*** Excerpt provided ***

Recipe to remove duplicates

tomkerswill · September 19, 2022, 4:46pm

Hi

I’ve used the Select Duplicates menu option to see that I have some duplicate records. I’d like to delete all but one of each. It looks like this isn’t possible by default.

I can see from the forum that it’s been discussed before; and there are hints that an easy way would be to sequence by group number; but I can’t quite figure out the best way to do this:

Would it be possible to have some pointers?

designer · September 19, 2022, 5:29pm

Long, long ago, before there was dirt, there was UnPropagate. In order for Select Duplicates to work, the records had to be sorted on the field you were checking for duplicates.

As I’m remembering it - you didn’t even need SelectDuplicates. You’d sort up on the field to cluster duplicate records together. Then you’d unpropagate which would empty that field for any records that had duplicate content. Then you’d select on that field not equal to empty, and finally RemoveUnselected. NOTE - this ASSUMES legitimate records would always have content in that field.

*** End of Excerpt provided ***
*** Data section ***

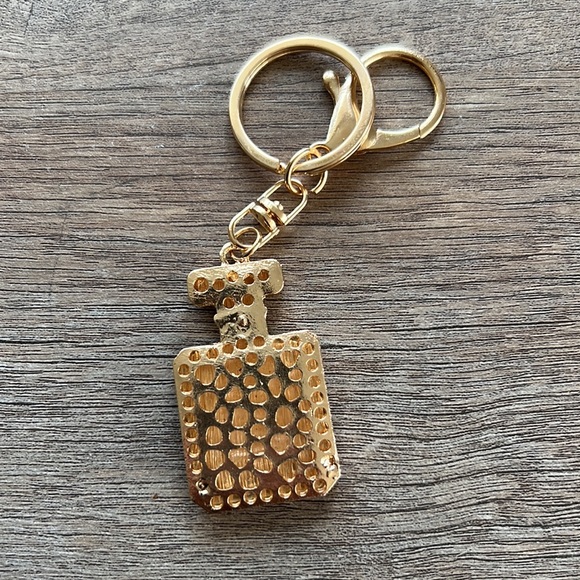 NWOT Perfume Bottle Bling Keychain- Bronze - Picture 4 of 4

*** End of Data section ***

Work instruction 1 – List, in order, the steps that the reply in the forum thread about removing duplicates gives for clearing out duplicate records.
Work instruction 2 – In the forum thread about removing duplicates, what did Select Duplicates once require of the records in order to work?
Work instruction 3 – Retype the forum thread about removing duplicates from "I can see from" up to and including "checking for duplicates.".

Exercise answer 1 –
1. Sort up on the field to cluster duplicate records together.
2. Unpropagate, which empties that field for any records that had duplicate content.
3. Select on that field not equal to empty.
4. RemoveUnselected.

Exercise answer 2 – The records had to be sorted on the field being checked for duplicates.

Exercise answer 3 –
I can see from the forum that it’s been discussed before; and there are hints that an easy way would be to sequence by group number; but I can’t quite figure out the best way to do this:

Would it be possible to have some pointers?

designer · September 19, 2022, 5:29pm

Long, long ago, before there was dirt, there was UnPropagate. In order for Select Duplicates to work, the records had to be sorted on the field you were checking for duplicates.